Gestellte Aufgabe 1> Welche drei Merkmale der abgebildeten Person nennt der letzte Satz des folgenden Textes über den Nipster?

-.-.-

Nazi-Hipsters

Palituchtragende Nazis in Che-Guevara-Shirts mit Jutebeuteln voll linksdrehendem Joghurt

Der »Nipster« geistert durch die Presse. Können Nazis hip sein?

Die Geschichte beginnt mit einer Fotografie vom 18. Januar dieses Jahres in Magdeburg. Abgebildet ist ein lässig an die Wand gelehnter bärtiger Mann, der in den folgenden Wochen internationale Bekanntheit erlangen sollte. Eigentlich wollte der Urheber des Bildes den Teilnehmer eines Naziaufmarsches demaskieren, doch der dabei zufällig mit abgelichtete Jutebeutel schlug weit über Antifakreise hinaus Wellen.
Bei Facebook und Twitter war man sich noch am selben Abend einig: Man hatte es mit einer bis dahin unbeschriebenen Spezies zu tun, einer Kreuzung zwischen Nazi und Hipster. Der »Nipster« war geboren. Als Beleg dafür wurde in erster Linie der selbstironische Unterton des ulkigen Aufdruckes seiner Tasche herangezogen. In handgeschriebenen Lettern war dort zu lesen: »Bitte nicht schubsen, ich habe einen Joghurt im Beutel.« Der Spruch »Bitte nicht schubsen, ich habe einen Joghurt im Rucksack« stammt aus der Feder des Künstlerduos Katz und Goldt, das für die Titanic und Intro arbeitet. Nun könnte man in Betracht ziehen, dass durchaus auch Nazis über den infantilen Humor der Urheber lachen könnten. Da aber die abgebildete Person auch Bart, geweitete Ohrlöcher und rote Converse-Allstars trägt, schien die Beweislage gesichert.

-.-.-

Gestellte Aufgabe 2> Tauschen Sie in der Auflistung „asphalt road“ gegen „paved road“ aus und geben Sie alle Zeilen sonst unverändert wieder.

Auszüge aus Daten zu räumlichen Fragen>
-.-.-

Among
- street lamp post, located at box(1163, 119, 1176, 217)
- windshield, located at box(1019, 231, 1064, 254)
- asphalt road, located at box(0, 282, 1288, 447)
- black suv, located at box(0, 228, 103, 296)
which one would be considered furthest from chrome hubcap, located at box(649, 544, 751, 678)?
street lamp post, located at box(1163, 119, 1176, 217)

-.-.-

Ergebnis der Übung 1> Bart, geweitete Ohrlöcher, rote Converse-Allstars

Ergebnis der Übung 2>
Among
- street lamp post, located at box(1163, 119, 1176, 217)
- windshield, located at box(1019, 231, 1064, 254)
- paved road, located at box(0, 282, 1288, 447)
- black suv, located at box(0, 228, 103, 296)
which one would be considered furthest from chrome hubcap, located at box(649, 544, 751, 678)?
street lamp post, located at box(1163, 119, 1176, 217)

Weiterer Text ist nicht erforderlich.